(Beginning of Source material)
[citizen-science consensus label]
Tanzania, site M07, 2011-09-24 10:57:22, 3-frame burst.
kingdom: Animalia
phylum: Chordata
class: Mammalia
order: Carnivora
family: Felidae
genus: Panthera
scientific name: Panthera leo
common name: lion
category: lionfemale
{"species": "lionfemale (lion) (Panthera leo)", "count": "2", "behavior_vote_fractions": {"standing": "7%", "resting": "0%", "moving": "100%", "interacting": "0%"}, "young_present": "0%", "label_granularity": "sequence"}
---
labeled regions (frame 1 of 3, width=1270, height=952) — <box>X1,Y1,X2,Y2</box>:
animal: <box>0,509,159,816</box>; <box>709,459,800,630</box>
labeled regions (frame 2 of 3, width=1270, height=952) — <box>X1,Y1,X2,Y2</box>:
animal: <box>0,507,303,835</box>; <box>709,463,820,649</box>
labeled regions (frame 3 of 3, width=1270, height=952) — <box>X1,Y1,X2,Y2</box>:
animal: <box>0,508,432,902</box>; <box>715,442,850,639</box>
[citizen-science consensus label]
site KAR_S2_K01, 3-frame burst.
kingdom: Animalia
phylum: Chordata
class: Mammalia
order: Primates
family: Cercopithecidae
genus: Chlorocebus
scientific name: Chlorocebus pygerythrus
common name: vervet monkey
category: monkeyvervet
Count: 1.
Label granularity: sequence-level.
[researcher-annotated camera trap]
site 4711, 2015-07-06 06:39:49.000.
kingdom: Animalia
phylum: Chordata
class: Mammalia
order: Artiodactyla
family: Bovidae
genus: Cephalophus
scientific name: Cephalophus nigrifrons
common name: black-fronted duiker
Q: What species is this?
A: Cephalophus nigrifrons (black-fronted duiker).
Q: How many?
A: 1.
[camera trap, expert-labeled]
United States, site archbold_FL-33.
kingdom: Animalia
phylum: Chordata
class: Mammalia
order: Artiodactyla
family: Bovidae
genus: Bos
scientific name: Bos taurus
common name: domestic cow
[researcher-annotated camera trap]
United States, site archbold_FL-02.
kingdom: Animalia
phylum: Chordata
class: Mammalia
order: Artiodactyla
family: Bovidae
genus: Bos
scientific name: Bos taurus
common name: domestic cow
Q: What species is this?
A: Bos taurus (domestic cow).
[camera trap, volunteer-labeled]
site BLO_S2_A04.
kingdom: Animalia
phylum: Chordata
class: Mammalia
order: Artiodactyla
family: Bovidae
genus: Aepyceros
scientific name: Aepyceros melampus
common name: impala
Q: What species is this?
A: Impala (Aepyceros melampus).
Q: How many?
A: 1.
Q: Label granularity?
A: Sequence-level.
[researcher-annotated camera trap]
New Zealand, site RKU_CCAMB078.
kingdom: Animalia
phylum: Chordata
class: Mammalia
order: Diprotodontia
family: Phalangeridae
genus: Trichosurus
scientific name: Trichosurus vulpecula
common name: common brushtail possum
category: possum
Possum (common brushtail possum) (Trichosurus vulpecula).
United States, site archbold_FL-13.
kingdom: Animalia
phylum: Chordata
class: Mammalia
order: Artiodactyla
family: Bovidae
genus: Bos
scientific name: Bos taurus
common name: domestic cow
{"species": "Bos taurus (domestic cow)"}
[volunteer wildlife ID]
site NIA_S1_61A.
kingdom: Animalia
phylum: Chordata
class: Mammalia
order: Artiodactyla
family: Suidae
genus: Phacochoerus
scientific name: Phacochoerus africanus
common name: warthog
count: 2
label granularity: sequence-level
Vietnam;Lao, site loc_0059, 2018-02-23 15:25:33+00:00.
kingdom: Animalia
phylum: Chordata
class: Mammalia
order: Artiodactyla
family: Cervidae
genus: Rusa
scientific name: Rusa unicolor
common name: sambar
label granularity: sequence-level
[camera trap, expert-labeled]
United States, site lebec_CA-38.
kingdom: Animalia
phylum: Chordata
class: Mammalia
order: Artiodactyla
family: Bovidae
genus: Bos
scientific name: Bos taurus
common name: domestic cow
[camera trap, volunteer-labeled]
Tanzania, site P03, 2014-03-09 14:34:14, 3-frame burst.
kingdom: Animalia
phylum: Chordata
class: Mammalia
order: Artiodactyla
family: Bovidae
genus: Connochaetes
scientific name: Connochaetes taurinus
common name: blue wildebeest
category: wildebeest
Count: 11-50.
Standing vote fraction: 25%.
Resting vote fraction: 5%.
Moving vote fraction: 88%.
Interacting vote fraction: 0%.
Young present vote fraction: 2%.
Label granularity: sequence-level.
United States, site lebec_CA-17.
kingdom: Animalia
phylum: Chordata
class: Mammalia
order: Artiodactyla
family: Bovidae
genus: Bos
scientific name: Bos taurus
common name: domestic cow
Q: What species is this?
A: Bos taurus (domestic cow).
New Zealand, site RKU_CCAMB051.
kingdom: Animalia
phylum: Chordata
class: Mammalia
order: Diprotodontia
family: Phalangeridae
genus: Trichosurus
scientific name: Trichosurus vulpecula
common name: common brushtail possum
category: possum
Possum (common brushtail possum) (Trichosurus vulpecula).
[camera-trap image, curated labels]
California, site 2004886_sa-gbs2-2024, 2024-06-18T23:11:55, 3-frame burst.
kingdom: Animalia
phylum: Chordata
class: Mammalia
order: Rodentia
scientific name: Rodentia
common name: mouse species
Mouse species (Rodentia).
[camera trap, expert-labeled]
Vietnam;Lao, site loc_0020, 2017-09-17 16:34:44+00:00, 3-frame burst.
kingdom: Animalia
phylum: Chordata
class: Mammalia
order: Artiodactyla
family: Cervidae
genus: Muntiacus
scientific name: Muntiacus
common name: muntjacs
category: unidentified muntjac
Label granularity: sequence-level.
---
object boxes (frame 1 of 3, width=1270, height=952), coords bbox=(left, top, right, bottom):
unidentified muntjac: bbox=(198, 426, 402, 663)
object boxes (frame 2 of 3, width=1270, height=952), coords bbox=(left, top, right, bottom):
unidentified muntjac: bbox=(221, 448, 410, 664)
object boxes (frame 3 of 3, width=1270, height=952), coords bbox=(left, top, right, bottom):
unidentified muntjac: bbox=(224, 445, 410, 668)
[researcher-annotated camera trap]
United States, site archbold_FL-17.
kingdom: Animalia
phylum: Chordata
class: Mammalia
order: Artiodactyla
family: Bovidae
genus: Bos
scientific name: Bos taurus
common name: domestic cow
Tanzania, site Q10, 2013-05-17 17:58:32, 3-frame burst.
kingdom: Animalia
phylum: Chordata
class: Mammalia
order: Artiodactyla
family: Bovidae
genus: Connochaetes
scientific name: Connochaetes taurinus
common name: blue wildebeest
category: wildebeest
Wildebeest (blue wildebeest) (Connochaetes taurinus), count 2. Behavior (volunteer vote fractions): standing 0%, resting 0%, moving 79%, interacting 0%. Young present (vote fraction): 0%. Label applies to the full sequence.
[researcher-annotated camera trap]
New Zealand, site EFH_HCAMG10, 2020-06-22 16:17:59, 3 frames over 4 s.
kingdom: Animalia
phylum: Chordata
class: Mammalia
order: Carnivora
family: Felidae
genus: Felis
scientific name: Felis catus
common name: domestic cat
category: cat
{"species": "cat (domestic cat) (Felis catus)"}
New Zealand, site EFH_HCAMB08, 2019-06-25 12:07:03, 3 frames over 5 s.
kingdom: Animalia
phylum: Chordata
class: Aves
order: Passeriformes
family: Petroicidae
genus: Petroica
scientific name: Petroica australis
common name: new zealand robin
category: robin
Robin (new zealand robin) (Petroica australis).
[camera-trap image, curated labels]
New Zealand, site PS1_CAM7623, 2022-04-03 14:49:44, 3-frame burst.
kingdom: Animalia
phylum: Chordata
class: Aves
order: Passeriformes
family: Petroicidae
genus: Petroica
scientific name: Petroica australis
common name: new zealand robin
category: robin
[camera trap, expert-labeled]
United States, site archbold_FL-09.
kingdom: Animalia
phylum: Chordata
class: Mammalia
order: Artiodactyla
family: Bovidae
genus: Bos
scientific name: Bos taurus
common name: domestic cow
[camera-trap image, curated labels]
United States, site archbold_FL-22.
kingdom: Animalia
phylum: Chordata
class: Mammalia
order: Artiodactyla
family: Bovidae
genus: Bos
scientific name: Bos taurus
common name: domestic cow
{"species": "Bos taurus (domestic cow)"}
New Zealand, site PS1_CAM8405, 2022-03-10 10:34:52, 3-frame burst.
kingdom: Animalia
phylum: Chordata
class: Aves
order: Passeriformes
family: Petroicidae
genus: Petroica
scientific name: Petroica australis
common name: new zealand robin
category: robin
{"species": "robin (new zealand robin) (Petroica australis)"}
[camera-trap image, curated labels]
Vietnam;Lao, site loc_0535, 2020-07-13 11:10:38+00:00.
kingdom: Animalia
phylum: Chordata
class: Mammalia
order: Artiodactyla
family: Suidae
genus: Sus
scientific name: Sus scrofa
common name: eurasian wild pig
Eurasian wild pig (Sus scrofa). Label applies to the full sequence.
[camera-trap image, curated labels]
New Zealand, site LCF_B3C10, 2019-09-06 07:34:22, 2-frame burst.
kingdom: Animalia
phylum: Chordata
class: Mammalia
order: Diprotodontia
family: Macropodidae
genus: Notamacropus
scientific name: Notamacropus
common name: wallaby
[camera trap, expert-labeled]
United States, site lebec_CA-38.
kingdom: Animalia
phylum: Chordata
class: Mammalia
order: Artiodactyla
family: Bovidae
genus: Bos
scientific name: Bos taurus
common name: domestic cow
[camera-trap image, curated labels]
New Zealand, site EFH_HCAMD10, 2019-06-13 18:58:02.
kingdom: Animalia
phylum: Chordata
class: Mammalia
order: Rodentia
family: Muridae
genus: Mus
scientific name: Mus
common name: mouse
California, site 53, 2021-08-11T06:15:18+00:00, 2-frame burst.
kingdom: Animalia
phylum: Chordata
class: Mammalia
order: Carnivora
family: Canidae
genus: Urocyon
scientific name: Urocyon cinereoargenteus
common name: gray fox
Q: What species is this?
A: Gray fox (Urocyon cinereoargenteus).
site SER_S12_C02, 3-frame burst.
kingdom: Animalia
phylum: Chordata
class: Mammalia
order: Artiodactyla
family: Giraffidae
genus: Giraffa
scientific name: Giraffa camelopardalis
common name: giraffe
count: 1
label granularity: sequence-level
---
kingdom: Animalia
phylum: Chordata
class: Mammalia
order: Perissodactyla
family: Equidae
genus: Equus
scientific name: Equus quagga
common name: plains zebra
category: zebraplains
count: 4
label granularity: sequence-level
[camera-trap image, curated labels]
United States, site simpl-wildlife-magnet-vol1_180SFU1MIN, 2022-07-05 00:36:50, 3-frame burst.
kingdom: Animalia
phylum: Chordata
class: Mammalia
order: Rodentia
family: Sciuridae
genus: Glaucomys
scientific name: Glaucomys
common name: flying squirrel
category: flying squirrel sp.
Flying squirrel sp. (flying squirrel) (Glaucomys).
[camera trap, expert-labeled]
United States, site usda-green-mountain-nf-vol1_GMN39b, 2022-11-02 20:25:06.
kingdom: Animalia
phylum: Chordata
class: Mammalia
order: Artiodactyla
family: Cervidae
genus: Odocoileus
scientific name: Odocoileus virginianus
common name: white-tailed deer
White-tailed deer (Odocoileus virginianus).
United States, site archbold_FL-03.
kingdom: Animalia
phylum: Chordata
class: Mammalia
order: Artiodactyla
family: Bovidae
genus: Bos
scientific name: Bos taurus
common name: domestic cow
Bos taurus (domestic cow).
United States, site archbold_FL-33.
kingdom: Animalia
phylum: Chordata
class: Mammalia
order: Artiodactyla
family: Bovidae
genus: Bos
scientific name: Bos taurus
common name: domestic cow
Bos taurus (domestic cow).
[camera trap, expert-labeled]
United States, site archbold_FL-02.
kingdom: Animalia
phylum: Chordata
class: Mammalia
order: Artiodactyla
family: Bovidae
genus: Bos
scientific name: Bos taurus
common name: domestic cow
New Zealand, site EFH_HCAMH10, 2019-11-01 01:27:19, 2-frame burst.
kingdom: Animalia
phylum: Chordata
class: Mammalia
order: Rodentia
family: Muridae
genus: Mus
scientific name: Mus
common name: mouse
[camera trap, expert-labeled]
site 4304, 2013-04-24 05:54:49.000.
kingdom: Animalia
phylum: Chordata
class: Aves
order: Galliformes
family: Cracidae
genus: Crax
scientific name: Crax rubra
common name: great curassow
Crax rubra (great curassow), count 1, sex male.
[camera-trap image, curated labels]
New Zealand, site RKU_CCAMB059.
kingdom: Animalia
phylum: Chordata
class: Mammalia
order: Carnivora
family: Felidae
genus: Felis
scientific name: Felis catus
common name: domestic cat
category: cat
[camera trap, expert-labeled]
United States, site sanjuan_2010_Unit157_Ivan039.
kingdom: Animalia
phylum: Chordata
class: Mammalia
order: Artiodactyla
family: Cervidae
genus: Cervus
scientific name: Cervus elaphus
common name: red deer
(End of Source material)
* [Exercise instructions]:
Your answer should consist of all lines above that include the string "lionfemale".

* [Response to this exercise]:
category: lionfemale
{"species": "lionfemale (lion) (Panthera leo)", "count": "2", "behavior_vote_fractions": {"standing": "7%", "resting": "0%", "moving": "100%", "interacting": "0%"}, "young_present": "0%", "label_granularity": "sequence"}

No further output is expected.